Callie Collins - GANs Explained

Before we dive into GANs, Let’s observe first how machines read images. An image is composed of pixels. Here I have an image I captured of my cat friend.

The image is 3712 pixels by 3712 pixels. Each individual pixel contains data. Since the image is in black and white, each pixel has a value of either 0 (black) or 1 (white).

In greyscale, each pixel now has a value BETWEEN 0.00 (black) and 1.00 (white) (this varies).

In color, each pixel has a red (R), green (G), and blue (B) value (this varies), read by the computer as an array. Here, for example, pixel 1436’s value is (R:122, G:77, B:46).

Because images are composed of data, there is a lot we can do with them. In a simultaneous Digital Imaging course, I manipulated images in Adobe Photoshop: erasing, recoloring, and warping.

When we “Photoshop” things, the program reads the pixel information to alter the data in the pixels. What artists like Van Arman and Anadol do with images, though, is a little bit different from what we are more familiar with in digital imaging.

Both artists process their images through Generative Adversarial Networks (GANs). The goal of GANs is to generate completely new content that imitates the original data on which it was trained.

This makes room for endless possibilities. GANs are a reality: machines that can iterate countless floor plans, renders, and facades.

It is important to know that GANs is not the only generative tool artists can use. Everything is specific to a desired task and one program is not necessarily better than the other. Programs like Fractal implement different algorithms to generate iterations. GANs are used for visual imagery, text, and sound. GANs can be trained and curated for your specific project.

Generative Adversarial Networks are composed of two competing Convolutional Neural Networks (CNNs). CNNs are models used for analyzing images.

For the sake of a graphic explanation, let’s say I shrunk our grayscale image here to 32 by 32 pixels.

This is how the convolutional neural network begins to read the image, by each pixels’ value. Each pixel is attached along a channel (the line) to a convolutional filter (the circles shown here). Each filter reads the image in a different way (edge detection, segmentation, etc.).

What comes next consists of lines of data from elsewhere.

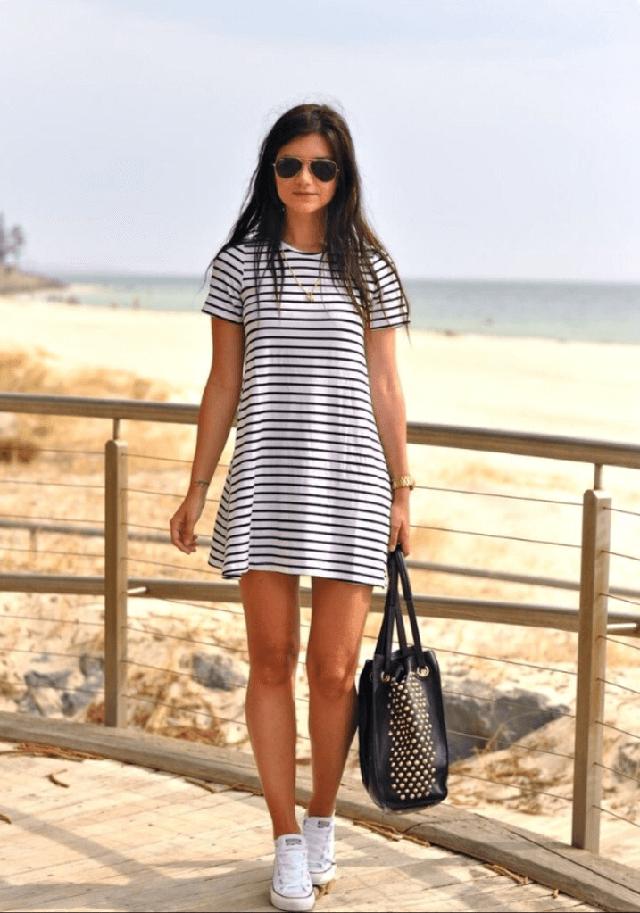 платье в полоску с чем носить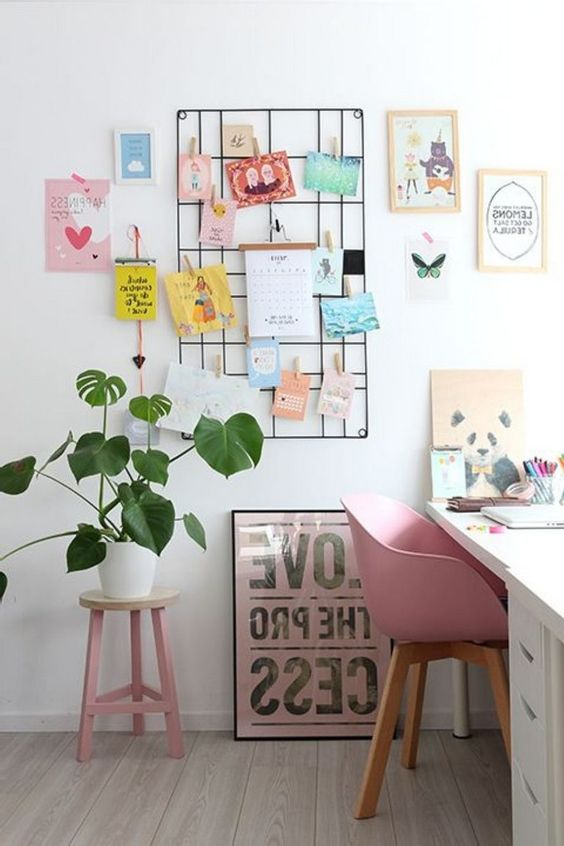 Wall space with wall art Inspiring office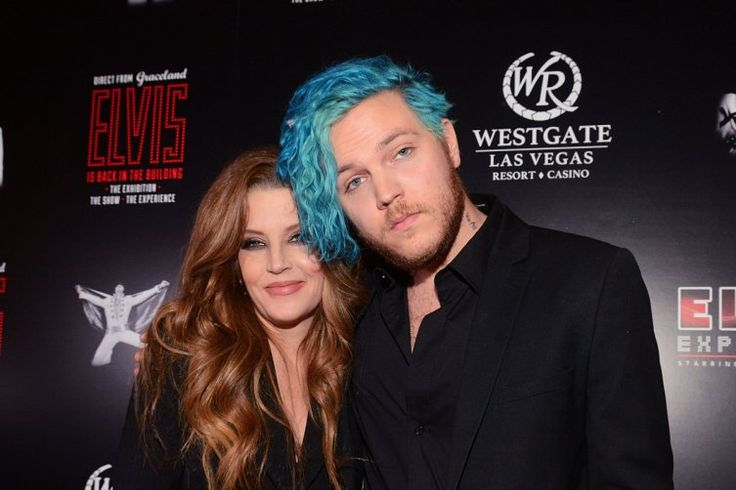 Lisa Marie Presley with son Benjamin Keough.   photo shopped !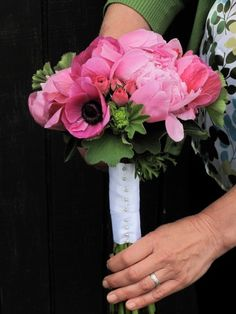 never thought I would want pink wedding flowers - but I think this will work so well!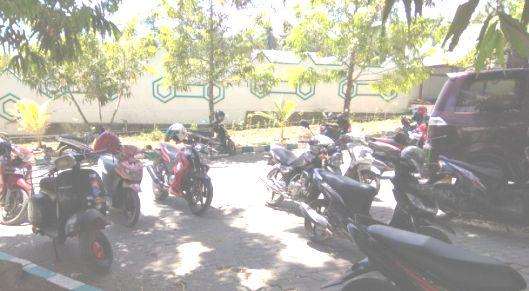 Siang Ini , Lagi-Lagi Helm Pegawai Hilang Di Parkiran, Kantor Bupati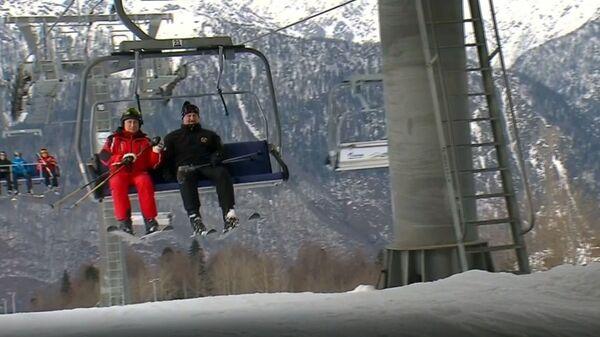 Путин и Лукашенко покатались на горных лыжах в Сочи - Sputnik Latvija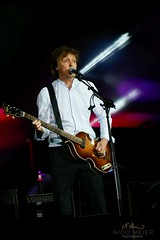 Paul McCartney with Hofner #3 (NM_Pics) Tags: munich mnchen paul beatles olympicstadium mccartney paulmccartney olympiastadion oneonone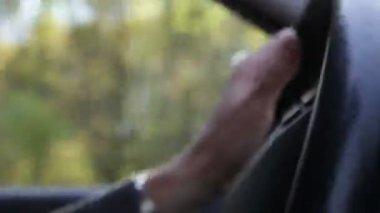 Hand am lenkrad — Stockvideo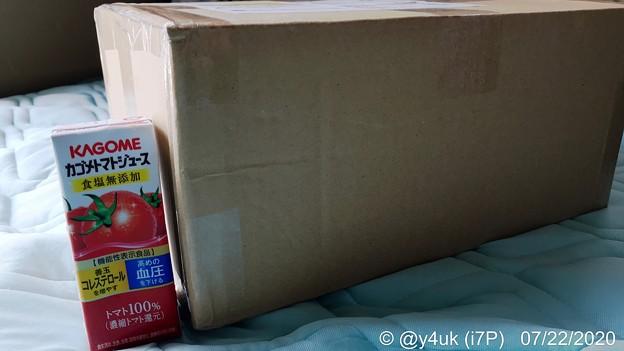 """Photos: 7.22_11:30クロネコさんが大きく重いダンボール!黒猫が入ってる様な大きさに""""DX220MAX""""もぅキター!カゴメ野菜生活トマトジュースと比較。最強DAP世界999内日本200台¥218,900"""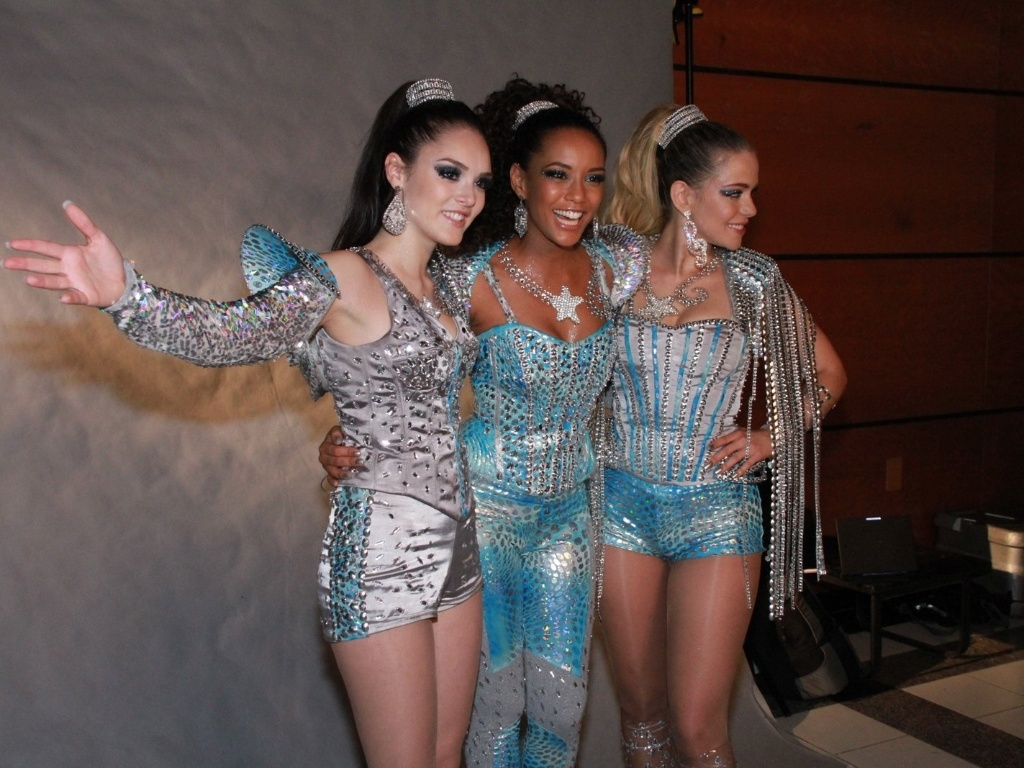 Tas Arajo, Isabelle Drummond e Leandra Leal, do grupo Empreguetes da antiga novela das sete da Globo,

There can be many layers of filters. Deeper layers can even begin to recognize windows, streets, people, etc.. The amount of filters per layer and amount of layers are initially chosen by the programmer. The filters read patterns in an image, but how that is done varies by algorithm, some options are convolving, max pooling, and activation functions (sigmoid function or tanh).

As stated, generative adversarial networks use CNNs. In the name, adversarial stands for the opposing CNNs. In the GAN’s, one of the CNNs compares its output data with the other CNN’s output data.

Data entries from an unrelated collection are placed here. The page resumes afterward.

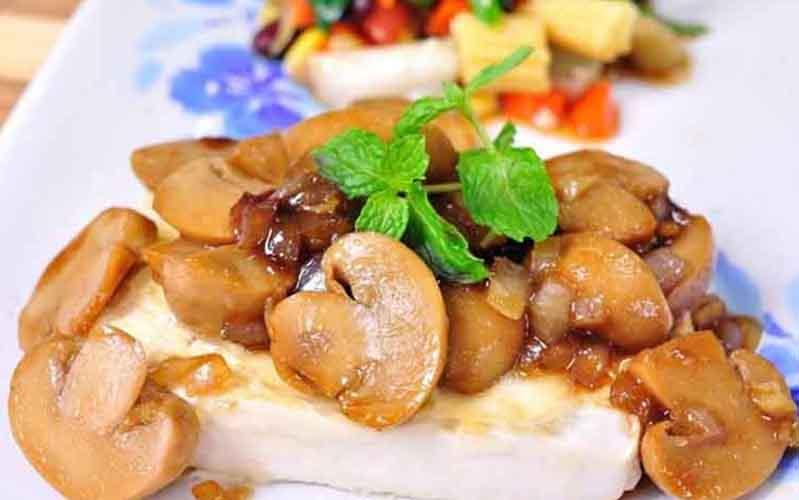สเต๊กเต้าหู้ซอสเห็ด อาหารสุขภาพลองทำกินเองที่บ้านได้ง่ายๆ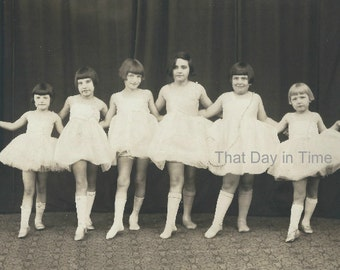 DIGITAL DOWNLOAD Vintage Photo. Six little ballerinas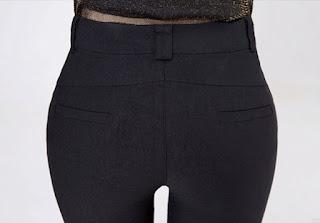 Pantalón de mujer ceñido, con cinturón delgado y botones en hileras verticales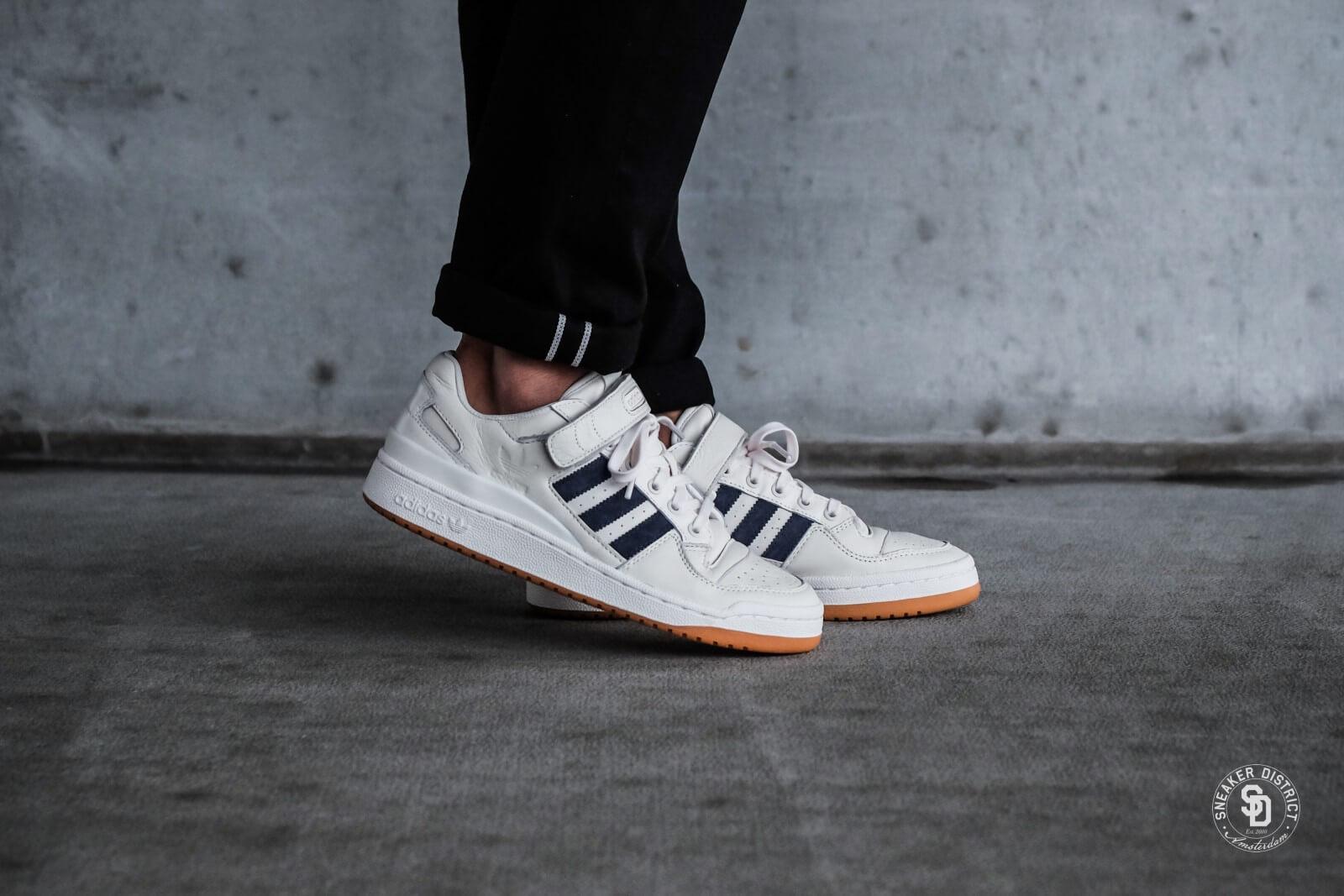 Adidas Forum Low Chalk WhiteTrace Blue Gum CQ0996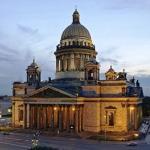 Исаакиевский Собор и церковные рейдеры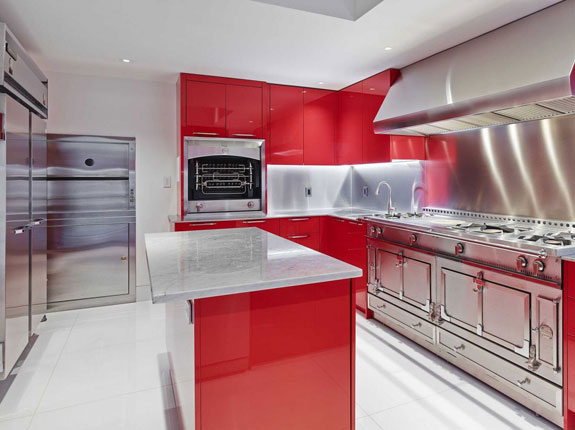 the-cooking-possibilities-are-endless-in-this-massive-italian-kitchen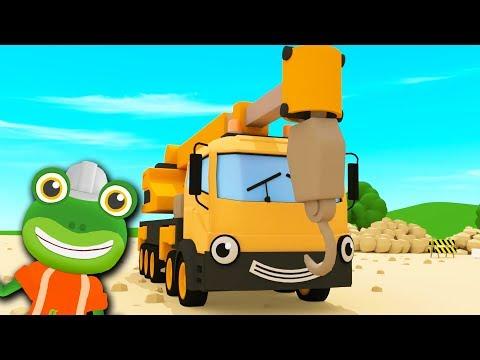 Caroline The Crane Song   Gecko's Garage   Kids Songs   Construction Trucks For Children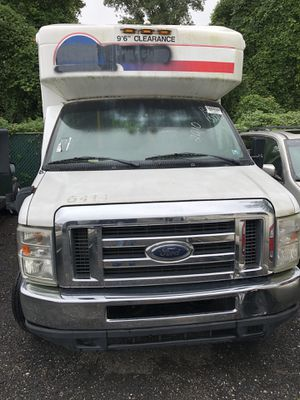 2010 Ford 350 Bus 256,000 k $5500 obo for Sale in FAIRMOUNT HGT, MD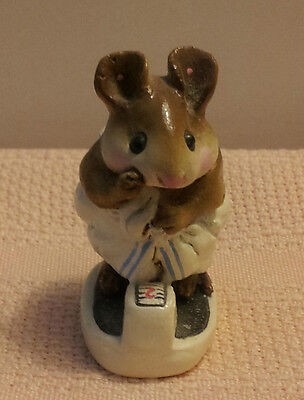 WEE FOREST FOLK, Mouse in Towel on Bathroom Scales Figurine, M140  1986 RETIRED!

Okay, I know these are a lot of new words to some. I spent many nights crying over understanding everything. The best way I could comprehend is through metaphor:

You can imagine the first CNN as an art forger (Jerry). Jerry especially wants to forge Picassos. Unfortunately, he has no idea what a Picasso looks like, only that it’s worth money.

The second CNN is a detective (Tom), one that is learning Picasso's work. Tom's special assignment is to determine real Picasso’s from fakes.

Jerry the Art Forger tries to sell his first attempts at recreating Picasso’s, unfortunately, they are just paintings of cheese.

Tom looks at the cheese paintings and says, “these do not look like any Picasso I’ve ever seen, these are fake!” Unfortunately, Tom is also a blabbermouth, and he tells Jerry EXACTLY why they don’t look like Picassos

Realizing what he’s done, Tom returns to his office to study Picassos even better than before.

Simultaneously, Jerry, now knowing the differences between his cheese paintings and Picasso paintings as described by Tom, goes back and gives his forging another go.

Each time Jerry tries to sell his forgeries, they look a little less like cheese and a little more like Picassos.

Tom studies hard to be the biggest expert in Picasso’s but his dang blabbermouth eventually lets Jerry surpass him. Soon (after about a few thousand more cat and mouse chases)...

Jerry can forge Picassos with ease, so much so that Tom can’t tell the real ones from the fake - and neither can Humans.

Okay, so It’s a lot more complicated than this.

We have to take into account Jerry's art skills, and how many Picasso’s could Tom really have access to, to become an expert?

Also, if all Jerry has ever known is cheese, could he even understand what Tom is describing to him, and if so to what extent?